For the eighth consecutive year, aluminum demand has been on the upswing. Supply of the material, in contrast, is slightly more challenged. Increased imports and complaints about continued Chinese oversupply are major concerns for the production industry, with trade action providing some relief. 

In 2016, the aluminum market grew 2.5 percent. Preliminary data indicates growth of 4.1 percent in the first half of 2017 in the United States and Canada, reports the Aluminum Association, Arlington, Va. Association spokesman Matt Meenan says demand is returning to the prerecession peak of 2005-06. 

“This is a very healthy growth rate for a mature market,” says John Mothersole, director of research for IHS Markit’s pricing and purchasing service.

Aluminum’s strong present is backed by projections of greater fortunes to come. Alcoa Corp. forecasts North American growth of between 4.75 and 5.25 percent, though President and CEO Roy Harvey says that additional consumption is being offset by Chinese production increases. “China has significant work to do to bring its market back into balance, although it has already announced and taken some action to eliminate its overcapacity,” he said during the company’s most recent quarterly conference call. 
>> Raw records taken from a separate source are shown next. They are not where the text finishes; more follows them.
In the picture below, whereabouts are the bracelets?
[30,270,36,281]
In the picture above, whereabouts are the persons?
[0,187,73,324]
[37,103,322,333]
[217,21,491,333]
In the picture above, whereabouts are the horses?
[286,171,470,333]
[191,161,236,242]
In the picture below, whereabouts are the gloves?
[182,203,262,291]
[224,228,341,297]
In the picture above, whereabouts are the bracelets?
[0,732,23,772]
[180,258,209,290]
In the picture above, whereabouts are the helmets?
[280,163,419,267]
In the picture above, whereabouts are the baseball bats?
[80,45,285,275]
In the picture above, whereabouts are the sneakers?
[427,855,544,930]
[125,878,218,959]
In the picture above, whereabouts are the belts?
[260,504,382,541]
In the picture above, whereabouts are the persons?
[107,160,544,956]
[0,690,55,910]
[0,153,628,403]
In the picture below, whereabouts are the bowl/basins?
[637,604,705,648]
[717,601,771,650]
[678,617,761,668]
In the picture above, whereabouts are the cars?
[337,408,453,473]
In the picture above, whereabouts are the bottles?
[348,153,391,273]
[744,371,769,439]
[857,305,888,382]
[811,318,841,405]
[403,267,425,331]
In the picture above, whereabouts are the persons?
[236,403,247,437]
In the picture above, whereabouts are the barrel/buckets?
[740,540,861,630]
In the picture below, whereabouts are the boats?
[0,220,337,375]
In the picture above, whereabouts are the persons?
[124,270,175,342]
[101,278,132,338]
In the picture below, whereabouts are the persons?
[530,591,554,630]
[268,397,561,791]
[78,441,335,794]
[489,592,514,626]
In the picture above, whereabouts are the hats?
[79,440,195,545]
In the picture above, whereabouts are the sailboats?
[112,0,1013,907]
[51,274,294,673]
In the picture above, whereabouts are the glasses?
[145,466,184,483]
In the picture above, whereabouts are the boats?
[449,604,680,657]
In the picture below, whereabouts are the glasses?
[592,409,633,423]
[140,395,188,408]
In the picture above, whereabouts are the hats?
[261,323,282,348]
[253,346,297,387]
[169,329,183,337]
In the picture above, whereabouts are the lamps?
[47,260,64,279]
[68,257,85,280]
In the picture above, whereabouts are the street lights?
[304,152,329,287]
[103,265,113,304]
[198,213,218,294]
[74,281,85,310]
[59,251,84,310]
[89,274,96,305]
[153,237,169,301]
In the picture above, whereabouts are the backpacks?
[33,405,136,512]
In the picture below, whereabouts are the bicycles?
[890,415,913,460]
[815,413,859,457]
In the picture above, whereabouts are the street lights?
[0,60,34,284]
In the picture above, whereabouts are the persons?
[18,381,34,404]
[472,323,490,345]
The growth in demand came in the face of an inventory overhang, which put downward pressure on the market. Service centers ended 2016 with approximately 3.5 months of supply, according to MSCI data, which they’ve shaved to 2.6 months through August. “Currently, stock levels are much better balanced with demand,” says Rosemary Smith, commodity manager for flat-rolled products and aerospace extrusions for TW Metals Inc., Exton, Pa. 

Driving the growth is automotive body sheet, a segment that could triple in size over the next 10 years. The continued push toward lightweighting of the automotive segment will propel aluminum shipments, says Mike Becker, corporate project manager for Kloeckner Metals Corp., Roswell, Ga. 

Auto growth isn’t just benefiting the sheet and plate markets. Extruded product shipments increased 2.1 percent through the first half of the year as well. 

“Automotive is unquestionably the growth market for aluminum over the next decade,” says Doug Richman, vice president of engineering and technology for Kaiser Aluminum Corp., Foothill Ranch, Calif., and the chairman of the Aluminum Association’s Automotive Transportation Group. 

The need to meet government requirements for automotive OEMs delivers a strong incentive for lightweighting and the increased use of aluminum in vehicles. However, that push appeared to slow down a bit in 2016. “I believe that the flat-rolled aluminum producers are a little disappointed by the rate of new announcements for aluminum-intensive vehicles following the Ford F-150 pickup, with more incremental changes, largely for closures, as opposed to wholesale vehicle structures,” Mothersole says.

While aluminum use in the overall transportation market has grown by about 115 percent since the bottom of the economic downturn, it increased just 1 percent last year, according to Ryan Olsen, the Aluminum Association’s vice president of business information and statistics. The sector includes not just automotive, but heavy duty trucks and semi-trailers. That segment recently completed a re-fleeting cycle, pulling the overall transportation market down last year. Olsen says aluminum use for automotive was up 3.2 percent year on year in 2016. 

Aluminum’s continued gains will have to come in the face of an automotive market in decline. North American auto build rates are looking at a potential 7.3 percent decline in 2017 to 16.5 million units. Offsetting that slide is a change in mix more favorable to aluminum, says Ganesh Panneer, vice president of automotive-North America for Atlanta-based Novelis Inc. With persistently low gas prices, consumers have returned to a greater preference for sport utility vehicles and pickup trucks. “This is where a lot of aluminum gets used today,” he explains.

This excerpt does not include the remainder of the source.